What’s even more disconcerting, however, is how easy it is to use current technology to carry out racial profiling. The team used pre-existing software and development tools for the underlying code, OpenTSPS to identity people, and a library of features through FaceTracker. According to Karl Ward of Disruptsy, which has a long history of putting politics into everyday objects, all they needed to do was write a custom program to get everything working together.
Of course, the point here was not to create discriminatory technology. Instead, the goal was to start a discussion about institutional racism by creating physical everyday objects that literally fight against you because of what you are.
We’ve seen tiny flying robots be used to deliver everything from tacos and burritos to engagement rings and even beer. Now, we’re finally getting to delivering something really important: life-saving medical supplies.
The Life Line Drone is a 3D-printed hexacopter designed to carry up to 3 kilograms (roughly 6.6 pounds) of medical supplies. NYU Ph.D student Mathew Mathieu designed the drones to use a networkable Arduino backbone along with a 3D-printed frame. The result is an exceedingly affordable $100 drone.
The idea is that these lifesaving drones would be able to airlift lab samples (like blood testing kits) as well as medications to those that need them the most. Pia Zaragoza, a member of the Life Line Drone team, explained that these drones could prove useful in diagnosing and treating patients in areas impacted by natural disasters or inaccessible by roads.

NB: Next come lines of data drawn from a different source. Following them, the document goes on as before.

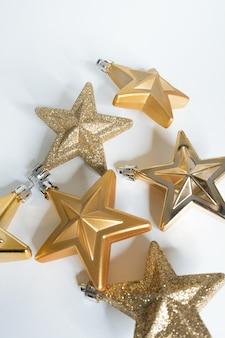Weihnachtsschmuck, goldene sterne auf weißem hintergrund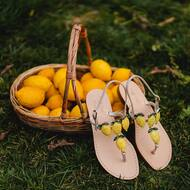 🍋 Summer vibes 🍋  • • • • #lemons#crystal#italy#amalficoast#positano#italy#handmade#custom#italiandesign#designer#fashion#cute#styleinspiration#boutique#madeinitaly🇮🇹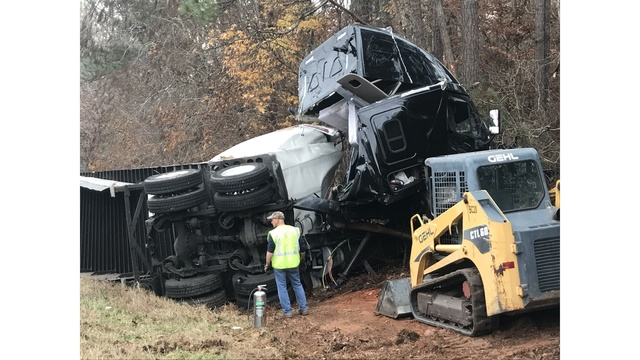 Driver, dog okay after violent single vehicle tractor trailer crash along Highway 280 in Lee Co.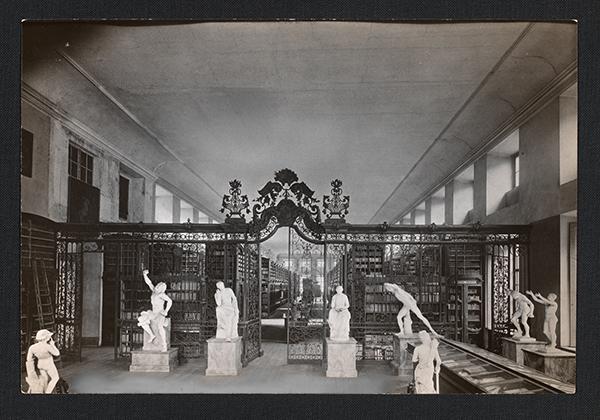 Saal der Stadtbibliothek um 1900. Schwarz/Weiß Foto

Forget photos—GIFs are 1000 times better than still images. Sarah Rothberg built a real-life .gifbooth Plus modeled after the Banana Jr. computer from the Bloom County comic strip. It’s pretty much self-explanatory: You go in, act crazy, get a GIF of yourself, and check it out online. The .gifbooth team also devised a bunch of funky filters to let you digitize yourself in any number of Tron-ish ways.
Oculus Rift? Who needs that to have an out-of-body experience? The Mindingo, created by Victor Freire and Peter Terezakis, lets you experience real life in the third person.
The device is essentially a visor equipped with an attached iPod touch that shows you a video feed of...yourself. It’s kind of like walking around blind, except you can still see yourself (sorta). Victor can also mess around with your perspective by switching between two cameras and also by slowing down the footage to make seem like you are lagging in real-life.
And there’s more
This is just a very, very small sample of the awesome projects present at the ITP: Spring Show. And if you’re in the New York area and you want to take a shot at making your own techno-art piece, NYU holds a separate, condensed version of the ITP program called ITP Camp that you can take part in.
The ITP Camp is a four-week tech summer camp of sorts for busy working professionals. Anyone can join in on this non-student program to try their hand at programing, robotics, digital art, and more. NYU is still accepting students for the next ITP Camp, which starts June 1 and costs $1200.